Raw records
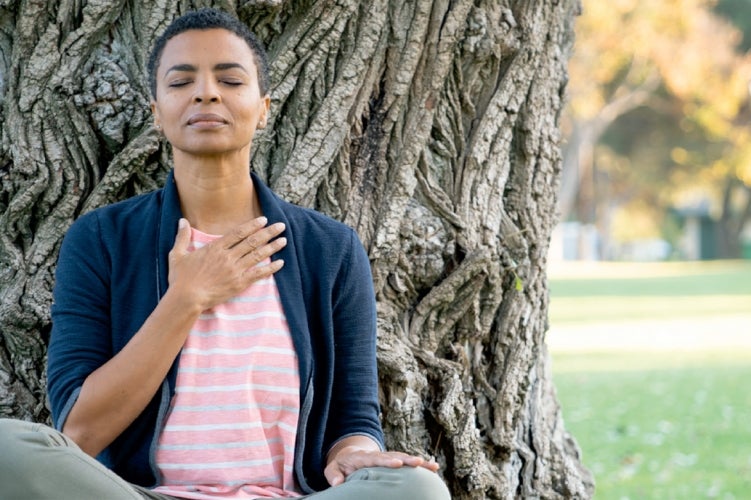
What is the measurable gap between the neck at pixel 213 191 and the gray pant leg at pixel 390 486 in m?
0.87

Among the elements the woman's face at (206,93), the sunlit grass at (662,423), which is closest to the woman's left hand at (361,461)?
the woman's face at (206,93)

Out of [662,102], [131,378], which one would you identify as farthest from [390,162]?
[662,102]

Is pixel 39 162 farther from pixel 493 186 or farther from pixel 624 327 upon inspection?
pixel 624 327

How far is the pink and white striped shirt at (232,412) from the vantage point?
2936 mm

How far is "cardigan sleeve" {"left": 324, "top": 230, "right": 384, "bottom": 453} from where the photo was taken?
314 cm

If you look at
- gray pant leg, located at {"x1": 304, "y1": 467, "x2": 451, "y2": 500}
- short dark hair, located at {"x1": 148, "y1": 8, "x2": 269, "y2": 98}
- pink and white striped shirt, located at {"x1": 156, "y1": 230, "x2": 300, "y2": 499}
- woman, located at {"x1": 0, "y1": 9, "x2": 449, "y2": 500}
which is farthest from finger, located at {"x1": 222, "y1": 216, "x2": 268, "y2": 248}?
gray pant leg, located at {"x1": 304, "y1": 467, "x2": 451, "y2": 500}

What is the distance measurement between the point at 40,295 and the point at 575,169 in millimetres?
31933

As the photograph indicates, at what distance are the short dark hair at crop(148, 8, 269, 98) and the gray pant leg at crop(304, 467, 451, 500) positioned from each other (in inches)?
45.8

> _WORK REQUIRED_: Please arrange the lines above as a JSON list of strings, one string per line, skipping blank lines and leaving out the picture.

> _WRITTEN SOLUTION_:
[
  "What is the measurable gap between the neck at pixel 213 191 and the gray pant leg at pixel 390 486 in m?",
  "0.87",
  "Among the elements the woman's face at (206,93), the sunlit grass at (662,423), which is closest to the woman's left hand at (361,461)?",
  "the woman's face at (206,93)",
  "Out of [662,102], [131,378], which one would you identify as farthest from [390,162]?",
  "[662,102]",
  "Is pixel 39 162 farther from pixel 493 186 or farther from pixel 624 327 upon inspection?",
  "pixel 624 327",
  "How far is the pink and white striped shirt at (232,412) from the vantage point?",
  "2936 mm",
  "How far is \"cardigan sleeve\" {\"left\": 324, \"top\": 230, \"right\": 384, \"bottom\": 453} from where the photo was taken?",
  "314 cm",
  "If you look at",
  "- gray pant leg, located at {\"x1\": 304, \"y1\": 467, \"x2\": 451, \"y2\": 500}",
  "- short dark hair, located at {\"x1\": 148, \"y1\": 8, \"x2\": 269, \"y2\": 98}",
  "- pink and white striped shirt, located at {\"x1\": 156, \"y1\": 230, \"x2\": 300, \"y2\": 499}",
  "- woman, located at {\"x1\": 0, \"y1\": 9, \"x2\": 449, \"y2\": 500}",
  "which is farthest from finger, located at {\"x1\": 222, \"y1\": 216, \"x2\": 268, \"y2\": 248}?",
  "gray pant leg, located at {\"x1\": 304, \"y1\": 467, \"x2\": 451, \"y2\": 500}",
  "What is the distance measurement between the point at 40,295 and the point at 575,169 in millimetres?",
  "31933",
  "As the photograph indicates, at what distance are the short dark hair at crop(148, 8, 269, 98) and the gray pant leg at crop(304, 467, 451, 500) positioned from each other (in inches)?",
  "45.8"
]